Some seed types form a very hard shell around the inner embryo that actually germinates. This occurs either naturally or when seeds get old. Even very old seeds can sometimes still germinate if the water can get inside. In order to do this scarification is required.
The purpose of doing this is to soften the outer shell of the seed so that the new sprout has a chance to break through the shell and germinate.
Scarification simply means scratching, weakening or creating slices or notches in the hard outer shell. This can be done either manually or by chemical means. I’ll outline four different methods of doing this, using vinegar, boiling water, sandpaper and the knife.
Supplies required: Vinegar, paring knife, a drinking glass, emery board or fine sandpaper, boiling water
The Knife Method
This one is best to do with larger seeds. Carefully use the paring knife to cut a tiny nick in the side of each seed. Wash the seeds and sow them as the instructions say on the package for that particular seed.

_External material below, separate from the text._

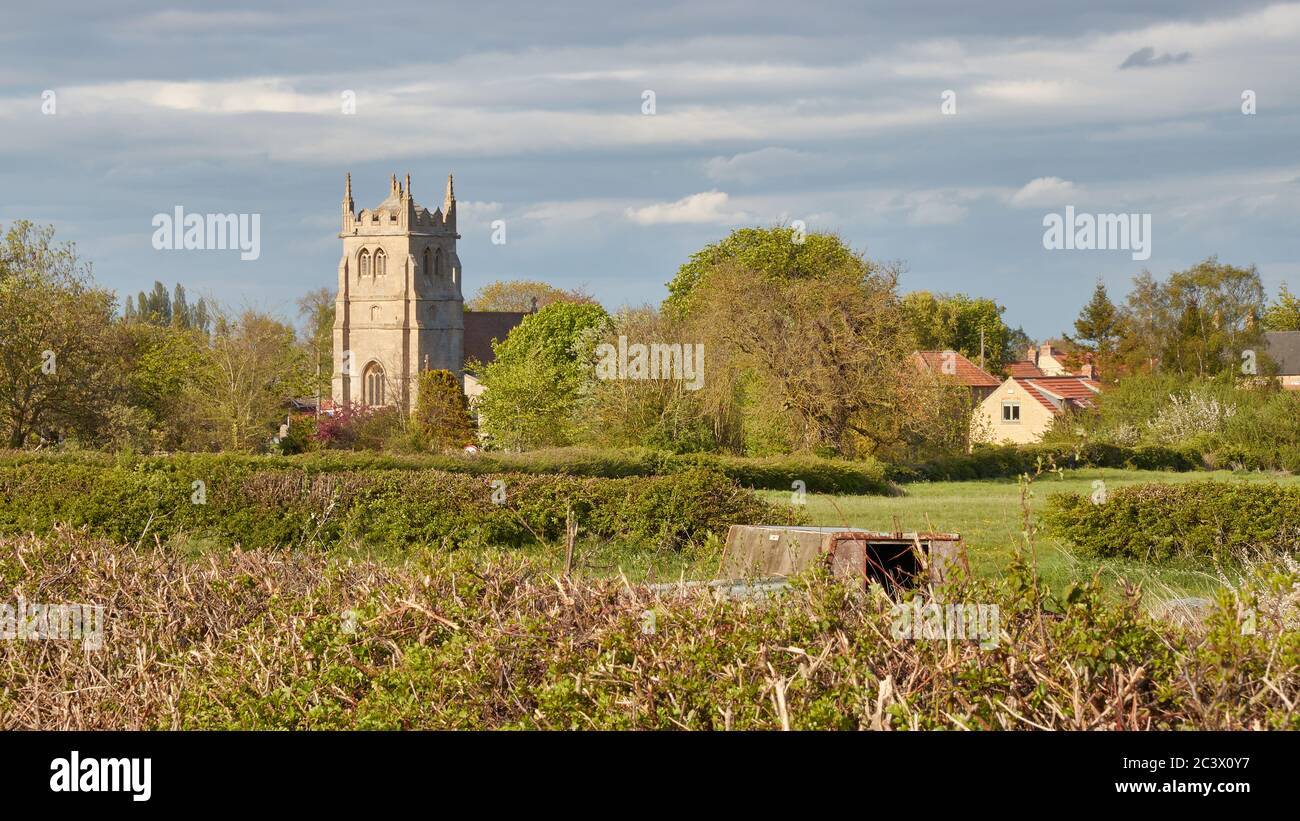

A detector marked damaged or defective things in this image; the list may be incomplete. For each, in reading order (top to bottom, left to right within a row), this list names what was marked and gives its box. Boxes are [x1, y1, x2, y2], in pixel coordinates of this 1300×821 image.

Put the seeds in the drinking glass and add vinegar just to cover the seeds. Stir and let stand for about ten minutes. Then wash the seeds with clean water and sow them as instructed on the package. If you have a UV light or a grow table in your house then that will be the best place to put them to help the seeds come to life.
Boiling Water Method
This method is simple. Bring a small pot of water to a boil. Add the seeds so that they are all submerged and stir, then leave the seeds there until the water completely cools off. Rinse the seeds, then plant them either outside if it’s appropriate or in planting medium inside under a UV light.
Sandpaper or Emery Board Method
Use the emery board or sandpaper back and forth over the surface of the seeds. If the seeds are large then you can hold the seed and scratch that back and forth but if the seeds are small then use two pieces of sandpaper on them.
The image here is the boiling water method in action. I have about 6 floating seeds out of the approximately 20 seeds in the pot. I think the ones that are floating are probably dead. The seeds you see here are well in excess of ten years old, possibly closer to 15. It’ll be interesting to see if any of them sprout. I’ll update as time does along and let you know how it goes!
Update…the seeds shown here didn’t sprout. They were very,very old and my hopes weren’t high because of their age. We’ll try again next year with some fresh seeds.
Good luck! Let me know if any of these methods worked for you.